Version 1.2 — For Enterprise IT and Compliance Evaluation
Overview
Chain is a modern SaaS platform built for freight brokerages and logistics teams to streamline booking, tracking, and carrier engagement. Security and privacy are foundational to our architecture and operations. This whitepaper outlines how Chain protects customer data, ensures platform integrity, and complies with regulatory standards.
1. Platform Architecture & Isolation
Chain is deployed on Amazon Web Services (AWS) with a modern, serverless-first architecture. Our infrastructure follows strict isolation principles:
Microservice isolation: Each domain (e.g., booking, tracking) operates as an independent service with its own datastore and compute.
Data isolation: Each tenant is logically isolated. No cross-tenant access is permitted.
Scoped IAM policies: All AWS services operate with the principle of least privilege.
Private networking: Services and databases operate inside VPCs with no public access.
2. Data Security
We ensure security of data in transit, at rest, and during processing.
In Transit
All external traffic is encrypted using TLS 1.2 or higher.
Webhooks, APIs, and internal service calls are encrypted end-to-end.
At Rest
All data is encrypted at rest using AES-256 via AWS KMS.
Aurora, DynamoDB, S3, and backups are fully encrypted.
Application-Level Security
OAuth2 & SAML-based SSO with MFA support
Role-based access control (RBAC) and fine-grained permissions
Input validation, throttling, and audit logging
3. Infrastructure & Operational Security
Chain adheres to secure-by-default principles across its infrastructure:
Hosted in AWS US regions only, unless otherwise contracted
No public IPs for internal services or data stores
Code changes go through peer review and CI validation
Penetration tests are conducted annually by third-party firms
Dependency scanning via Snyk and GitHub Advanced Security
Monitoring is conducted using AWS CloudWatch, Datadog, and Sentry, with 24/7 on-call engineering response.
4. Identity & Access Management
Customer data is only accessible by authorized users with valid credentials.
All access to admin tools is logged and monitored.
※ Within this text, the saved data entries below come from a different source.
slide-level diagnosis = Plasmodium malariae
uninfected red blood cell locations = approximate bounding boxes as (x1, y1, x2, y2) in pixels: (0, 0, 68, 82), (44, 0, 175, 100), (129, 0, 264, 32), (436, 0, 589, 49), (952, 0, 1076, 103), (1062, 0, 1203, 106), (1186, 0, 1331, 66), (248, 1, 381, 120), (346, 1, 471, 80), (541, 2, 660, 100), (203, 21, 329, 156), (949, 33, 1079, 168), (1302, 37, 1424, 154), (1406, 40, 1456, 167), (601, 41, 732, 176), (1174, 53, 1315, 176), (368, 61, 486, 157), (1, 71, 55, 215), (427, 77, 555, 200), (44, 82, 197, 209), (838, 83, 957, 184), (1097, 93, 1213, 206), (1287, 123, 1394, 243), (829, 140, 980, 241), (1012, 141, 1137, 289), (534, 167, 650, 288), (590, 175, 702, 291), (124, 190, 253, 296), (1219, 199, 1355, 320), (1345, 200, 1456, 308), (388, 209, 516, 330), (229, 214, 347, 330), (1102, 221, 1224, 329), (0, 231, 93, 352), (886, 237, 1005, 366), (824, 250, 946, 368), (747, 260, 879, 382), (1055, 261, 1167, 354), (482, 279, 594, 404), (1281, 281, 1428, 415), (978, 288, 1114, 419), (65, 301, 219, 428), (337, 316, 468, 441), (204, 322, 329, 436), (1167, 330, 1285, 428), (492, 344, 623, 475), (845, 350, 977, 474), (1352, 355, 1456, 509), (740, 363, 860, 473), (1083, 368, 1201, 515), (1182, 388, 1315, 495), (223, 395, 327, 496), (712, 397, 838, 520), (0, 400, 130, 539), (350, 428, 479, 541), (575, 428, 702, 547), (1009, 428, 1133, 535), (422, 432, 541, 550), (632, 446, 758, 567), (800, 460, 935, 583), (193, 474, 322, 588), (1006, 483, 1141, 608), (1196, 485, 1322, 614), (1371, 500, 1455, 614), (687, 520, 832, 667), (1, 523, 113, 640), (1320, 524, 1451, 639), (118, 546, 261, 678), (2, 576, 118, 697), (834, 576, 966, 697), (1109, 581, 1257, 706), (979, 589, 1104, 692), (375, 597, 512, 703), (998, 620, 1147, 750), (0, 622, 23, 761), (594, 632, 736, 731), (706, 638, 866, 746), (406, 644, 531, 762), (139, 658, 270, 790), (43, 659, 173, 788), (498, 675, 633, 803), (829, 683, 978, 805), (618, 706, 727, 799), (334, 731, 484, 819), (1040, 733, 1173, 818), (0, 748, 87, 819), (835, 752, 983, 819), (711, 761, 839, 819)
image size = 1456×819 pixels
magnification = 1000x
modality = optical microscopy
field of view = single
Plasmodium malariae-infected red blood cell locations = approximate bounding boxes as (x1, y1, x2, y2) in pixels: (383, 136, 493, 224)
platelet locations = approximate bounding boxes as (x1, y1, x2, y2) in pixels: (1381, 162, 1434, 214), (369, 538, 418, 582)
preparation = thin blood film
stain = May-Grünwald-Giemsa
Chain employees have tiered access levels with role-specific controls.
Production credentials are managed via AWS Secrets Manager.
5. Incident Response & RCA
Chain maintains a formal incident response policy, including:
24/7 alerting and triage for all production-impacting issues
Escalation to senior engineering within 15 minutes for SEV-1 incidents
Formal Root Cause Analysis (RCA) provided within 5 business days for Priority 1 outages, including resolution timeline and future mitigation steps
6. Availability & Disaster Recovery
Chain targets 99.99% uptime SLA, with daily automated backups retained for 30 days.
Systems are architected for high availability and auto-scaling via AWS Lambda, Aurora, and DynamoDB.
Critical workloads are stateless and can failover within AWS regional zones.
7. Compliance & Privacy
Chain is designed to support key regulatory frameworks:
GDPR & CCPA: We offer a Data Processing Addendum (DPA), enable customer data deletion, and provide subprocessor disclosures.
Data Residency: Customer data is hosted in the U.S. unless otherwise required.
Vendor Management: All subprocessors are vetted for security standards and data handling practices.
Cookies & Tracking: Minimal use of cookies; no cross-site tracking.
8. Customer Control & Transparency
Customers can request full audit logs of account activity.
SSO is available for enterprise customers.
Chain offers a shared responsibility model: we secure the infrastructure and services; customers are responsible for managing access and using secure configurations.
9. Subprocessors
Chain utilizes the following third-party subprocessors to deliver core platform functionality. All vendors are vetted for security, privacy, and operational standards:
Amazon Web Services (AWS) – Infrastructure, storage, compute
Twilio – SMS and voice communication
SendGrid – Transactional email delivery
Intercom – In-app support and messaging
Google Maps API – Geolocation services
LocationIQ – Supplemental geolocation
OpenAI – AI/LLM functionality
Claude (Anthropic) – AI/LLM functionality
PostHog (subject to usage) – Product analytics (self-hosted)
Sentry (subject to usage) – Error monitoring
For the most current list of subprocessors, please contact: team@trychain.com
10. Contact & Reporting
For security-related questions or disclosures: devs@trychain.com
For compliance and privacy inquiries: team@trychain.com
Chain reserves the right to update this whitepaper as systems and practices evolve.